Man-portable air-defense systems (MANPADS or MPADS) are shoulder-launched surface-to-air missiles (SAMs). They are typically guided weapons and are a threat to low-flying aircraft, especially helicopters. MANPADS were developed in the 1940s to provide military ground forces with protection from enemy aircraft. They have received a great deal of attention, partly because armed groups have used them against commercial airliners. These missiles, affordable and widely available through a variety of sources, have been used successfully over the past three decades both in military conflicts. See https://en.wikipedia.org/wiki/Man-portable_air-defense_system.

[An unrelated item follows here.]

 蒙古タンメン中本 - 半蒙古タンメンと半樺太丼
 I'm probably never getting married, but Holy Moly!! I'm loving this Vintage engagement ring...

Here is some interesting data about MPADS. Let’s explore the data.
library(FactoMineR)
library(car)
library(ggplot2)
pzrk <- read.csv("~/my-data/my-data/pzrk/pzrk.txt")
str(pzrk)
## 'data.frame': 13 obs. of 13 variables:
## $ Year : int 1967 1970 1974 1981 1983 2004 1968 1981 1983 1989 ...
## $ Country : Factor w/ 5 levels "China","France",..: 3 3 3 3 3 3 5 5 5 5 ...

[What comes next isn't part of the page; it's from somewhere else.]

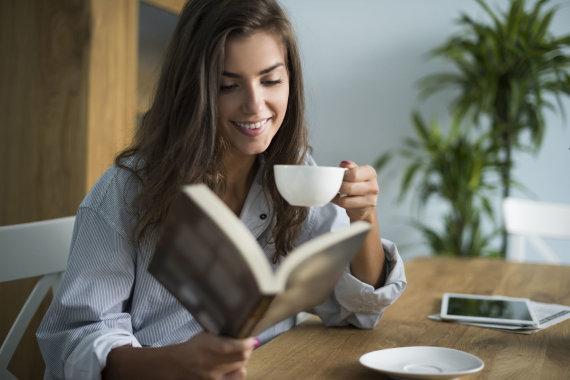 123RF.com nuotr./Mergina geria kavą ir skaito knygą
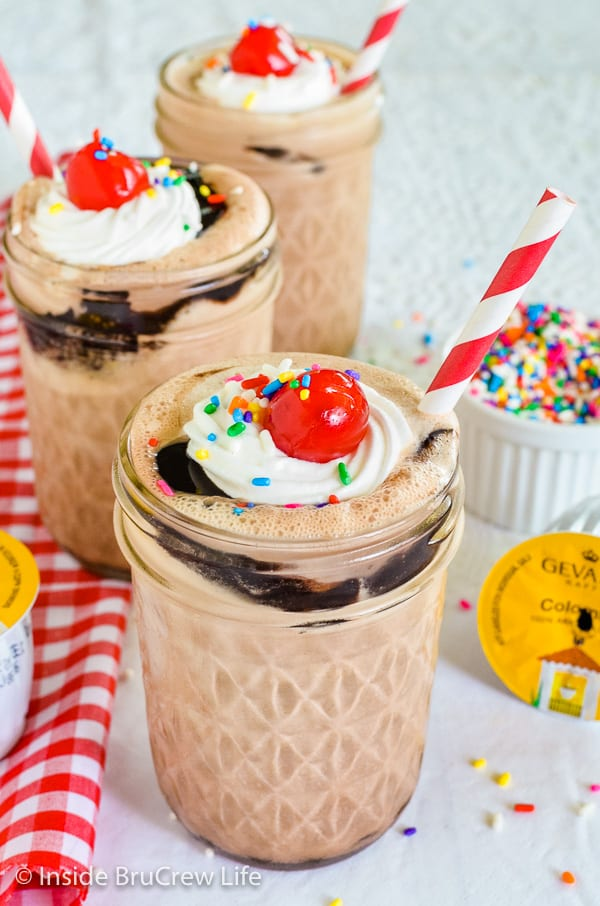 Mocha Fudge Milkshakes - coffee, ice cream, and hot fudge makes this easy dessert the perfect treat on a hot summer day. #milkshake #coffee #mocha #fudge #recipe #summerdessert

## $ Name : Factor w/ 13 levels "Blowpipe","FN6",..: 9 10 5 6 7 8 4 11 12 13 ...
## $ Len.m : num 1.42 1.44 1.47 1.67 1.67 ...

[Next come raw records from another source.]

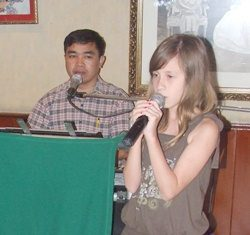 Little Linnea Fagrell delivers a moving rendition of 'My heart will go on'.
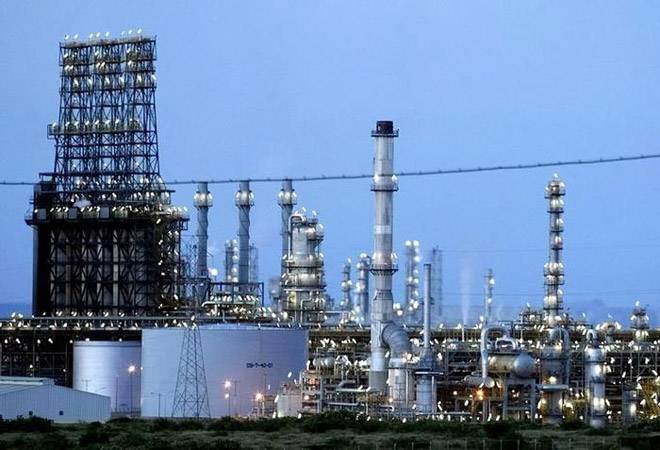 Maharashtra to allocate land for India-UAE-Saudi Arabia oil refinery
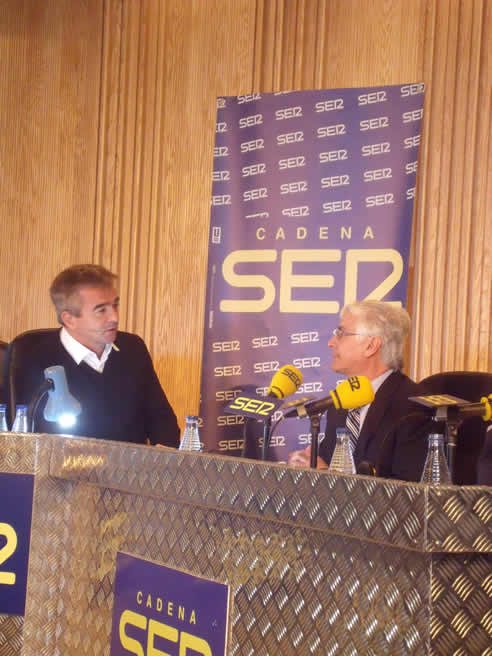 El presidente castellano-manchego entrevistado en 'Hoy por Hoy' a su paso por Toledo. - JOSÉ ALBERTO VALENCIANO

## $ Diam.mm : int 72 72 72 72 72 72 70 70 70 70 ...
## $ Mass.mis.kg : num 9.15 9.8 10.3 10.8 10.6 11.7 8.3 10.1 10.1 10.1 ...
## $ Mass.net.kg : num 14.5 15 16 17 17 19 12.7 15.7 15.7 15.7 ...
## $ Yield.kg : num 1.15 1.15 1.17 1.3 1.3 2.5 1.06 3 3 3 ...
## $ Range.m : int 3600 4200 4100 5200 5200 6000 3400 4000 4800 4800 ...
## $ Height.m : int 1500 2300 3000 2500 3500 3500 2500 3500 3800 3800 ...
## $ Speed.m.s : int 430 430 400 600 600 600 566 865 730 730 ...
## $ Speed.target.m.s: int 220 260 310 360 360 400 225 NA NA NA ...
## $ Probability : Factor w/ 10 levels "0.25","0.33",..: 1 1 2 4 5 7 8 9 9 10 ...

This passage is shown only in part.